> Questions:
1: In the excerpt on von Neumann replicators, what are the domain and the range of the representation relation, according to the quoted passage from Horsman?
2: For each statement, say whether it agrees with the excerpt on von Neumann replicators. Answer yes or no and quote the deciding words. (a) The quoted passage from Horsman calls the representation relation a logical relation. (b) The theory is given to the replicator as part of its tape. (c) The replicator gets access to its own code through quining.
3: Resume the excerpt on von Neumann replicators after its closing question about which conditions must be met.

[[ Document excerpt, beginning ]]

The central contention of Szangolies (2020), then, is that the representation relation \(R_T\) is to be instantiated via the von Neumann process, by having the theory T being given to a Replicator \(\mathcal {R}\) as part of its tape—that is, by having this theory represented to itself.

This takes heed of the caution regarding the nature of \(R_T\) from (Horsman 2015, p. 6):

This is the core of AR theory, and it cannot be over-emphasized: R as a representation relation is not a mathematical relation. Neither is it a logical relation. It is a relation whose domain is physical objects and whose range is abstract/mathematical objects: it is a representation relation. This is an entirely new kind of relation, one that is key to understanding how physical computing devices operate by mediating between the level of physics and the level of data manipulation. [original emphasis]

It is the purpose of the following sections to further clarify the way by which the representation relation can be embodied within a von Neumann replicator, and to point out some potential obstacles and ways to overcome them.

3 Löbian Difficulties

A basic question that a replicator \(\mathcal {R}\) must be able to answer, based on its access to its own code via ‘quining’ of \(\mathcal {T_N}\), is whether to construct a certain action pattern \(\mathcal {A}\)—including whether to self-replicate (\(\mathcal {A}=\mathcal {R}\)) or self-modify (\(\mathcal {A}=\mathcal {R^\prime }\)). What conditions need to be fulfilled to license \(\mathcal {R}\leadsto \mathcal {A}\)?

[[ Document excerpt, end ]]
[[ Supplied information, beginning ]]

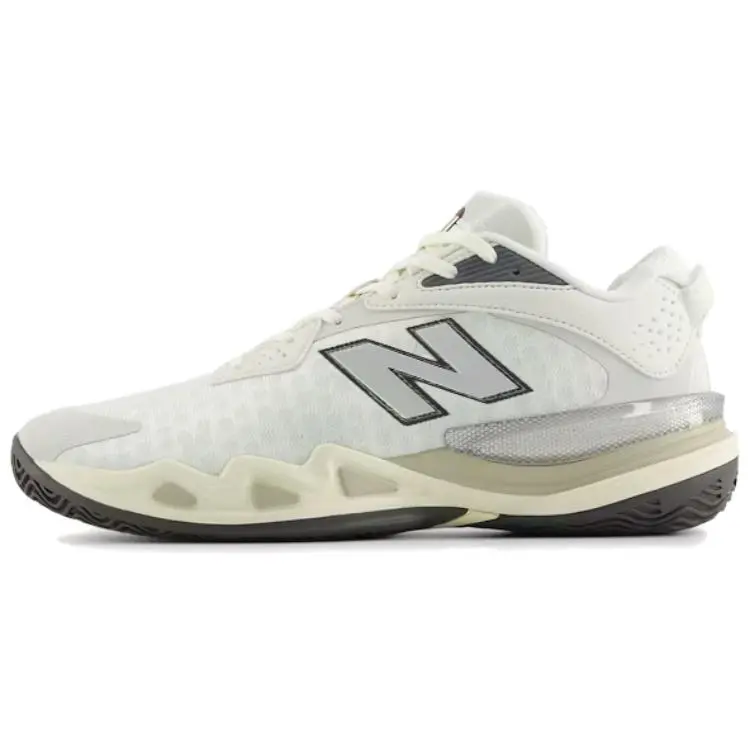 New Balance Hesi Low V2 Low top Basketball Shoes Unisex White Gray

[[ Supplied information, end ]]

> Outputs by task:
1: Its domain is physical objects, and its range is abstract/mathematical objects.

2:
(a) No: "Neither is it a logical relation."
(b) Yes: "as part of its tape"
(c) Yes: "based on its access to its own code via ‘quining’"

3:
The question of when an agent is justified in constructing a (possibly improved) successor agent was investigated by Yudkowsky and Herreshoff (2013). There, an agent’s criterion of action is considered. It is assumed that there is some goal \(\mathsf {G}\), some state of the world such that it is in \(\mathcal {R}\)’s interest to bring this state about; hence, \(\mathcal {R}\) is licensed only to take those actions that will aid in bringing that state about. We thus write:

$$\begin{aligned} \mathcal {R}^0\leadsto \mathcal {A}\longleftrightarrow \square _0(\mathcal {R}^0\leadsto \mathcal {A}\longrightarrow \mathsf {G}) \end{aligned}$$
(3.1)

Here, we have introduced a generation index for the replicator; in the following, \(\mathcal {R}^0\) will denote the current generation of a descending chain of replicators, \(\mathcal {R}^1\) the parent, \(\mathcal {R}^2\) the parent’s parent, and so on (the reason for the descending ordering will become obvious soon).

The box \(\square _0\) is the modal provability operator. If \(Prv_T(x,y)\) is the provability predicate of T, which expresses that x and y are Gödel numbers such that x codes for a correct proof of the statement with Gödel number y, then \(\square _T\phi \equiv \exists x: Prv_T(x,\lceil \phi \rceil )\) (where \(\lceil \phi \rceil \) denotes the Gödel number of the formula \(\phi \))—that is, \(\square _T\phi \) expresses that \(\phi \) is provable in T.

Consequently, the action criterion (3.1) expresses that \(\mathcal {R}\) constructs \(\mathcal {A}\) if and only if \(\mathcal {R}\) can prove that constructing \(\mathcal {A}\) leads to the realization of \(\mathsf {G}\). Such proof is made possible through quining: that is, through having access to its own representation, coded in an appropriate way.

On occasion, it may be advantageous, if no \(\mathcal {A}\) is found such that \(\mathsf {G}\) can be achieved, to not simply stay inactive, but rather, to perform actions that do not immediately lead to \(\mathsf {G}\), but at least, do no harm. Hence, we will allow actions to be taken that do not significantly impact the state of the world, leaving it substantially unaltered, denoted by \(\emptyset \):

$$\begin{aligned} \mathcal {R}^0\leadsto \mathcal {A}\longleftrightarrow \square _0\left( \mathcal {R}^0\leadsto \mathcal {A}\longrightarrow (\mathsf {G}\vee \emptyset )\right) \end{aligned}$$
(3.2)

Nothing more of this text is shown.